#### What this task involves:
Please retype only the lines below that run from the one containing "scientific name: Ammospermophilus leucurus" through the last line, both included, without altering a word.

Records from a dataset
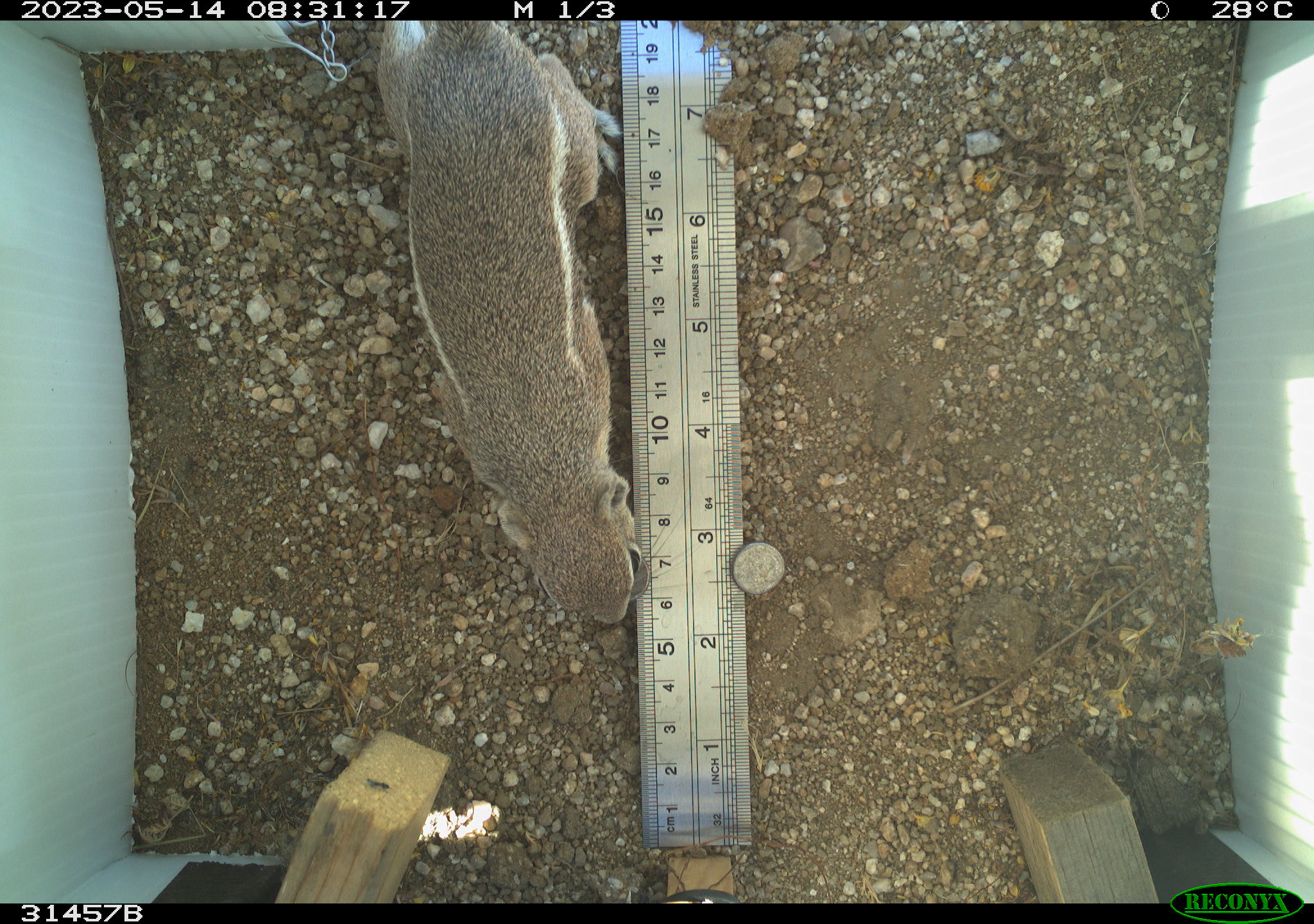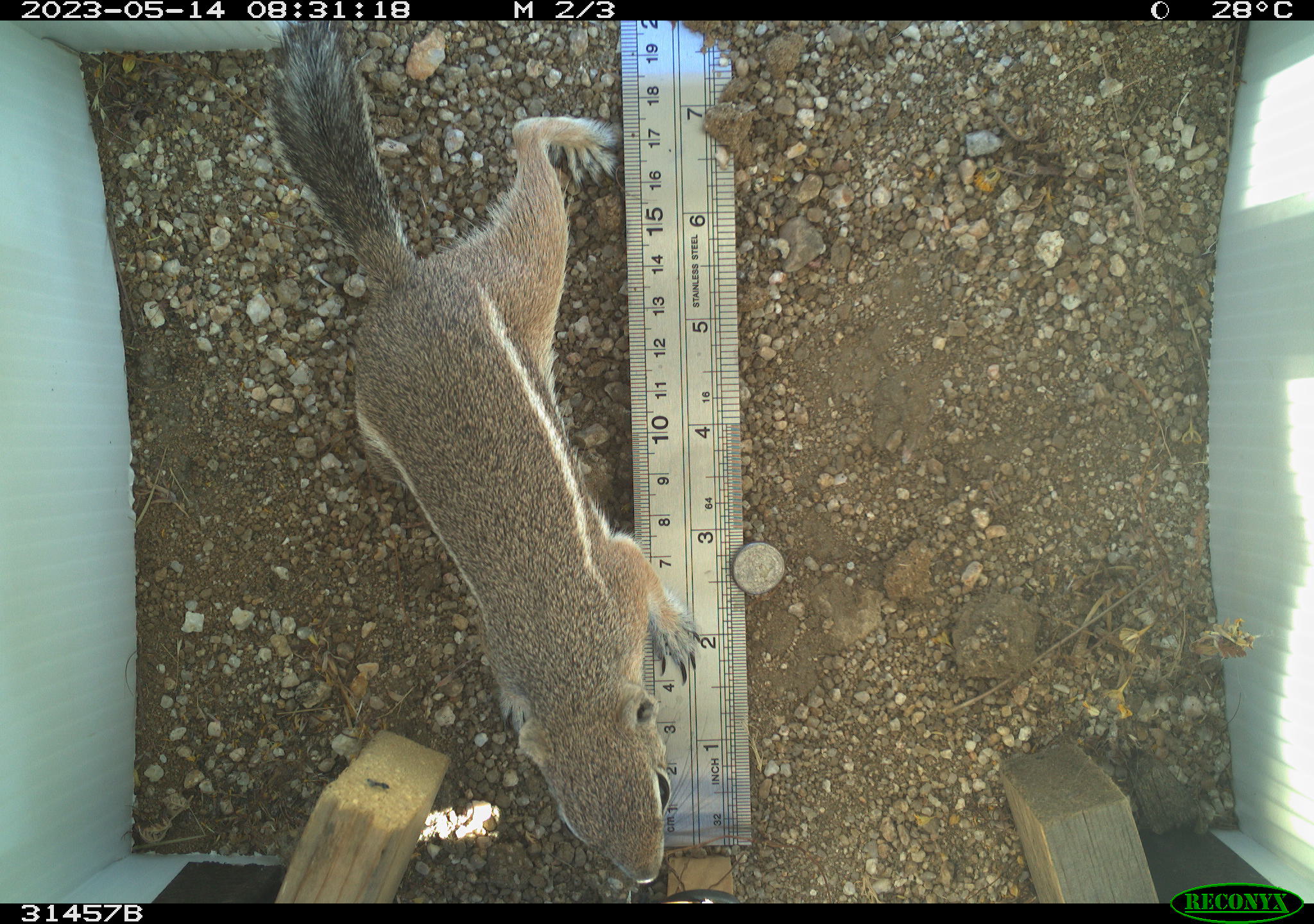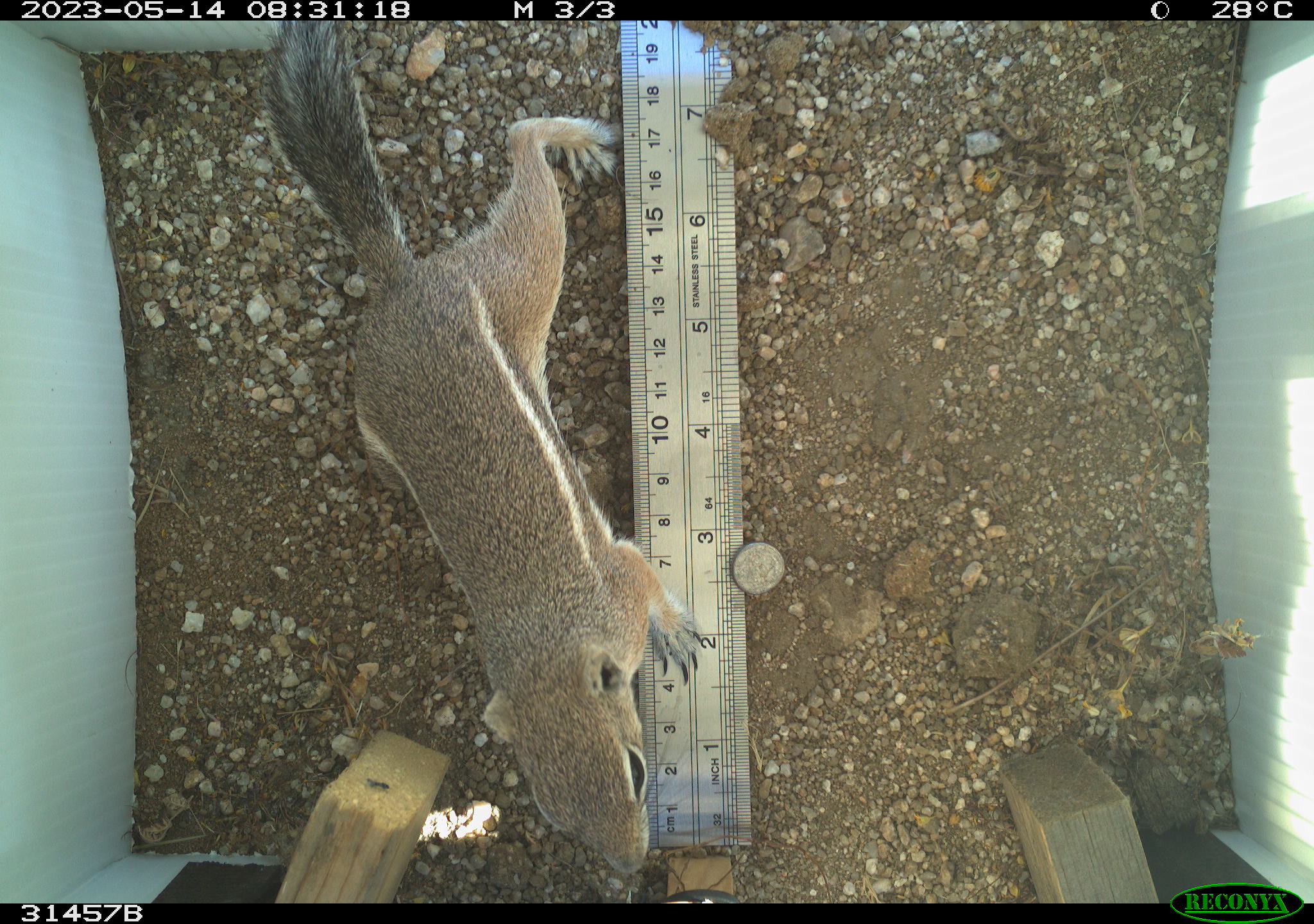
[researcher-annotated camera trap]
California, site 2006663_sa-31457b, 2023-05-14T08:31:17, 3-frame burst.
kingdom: Animalia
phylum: Chordata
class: Mammalia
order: Rodentia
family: Sciuridae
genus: Ammospermophilus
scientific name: Ammospermophilus leucurus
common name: white-tailed antelope squirrel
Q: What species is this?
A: White-tailed antelope squirrel (Ammospermophilus leucurus).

#### Result of this exercise:
scientific name: Ammospermophilus leucurus
common name: white-tailed antelope squirrel
Q: What species is this?
A: White-tailed antelope squirrel (Ammospermophilus leucurus).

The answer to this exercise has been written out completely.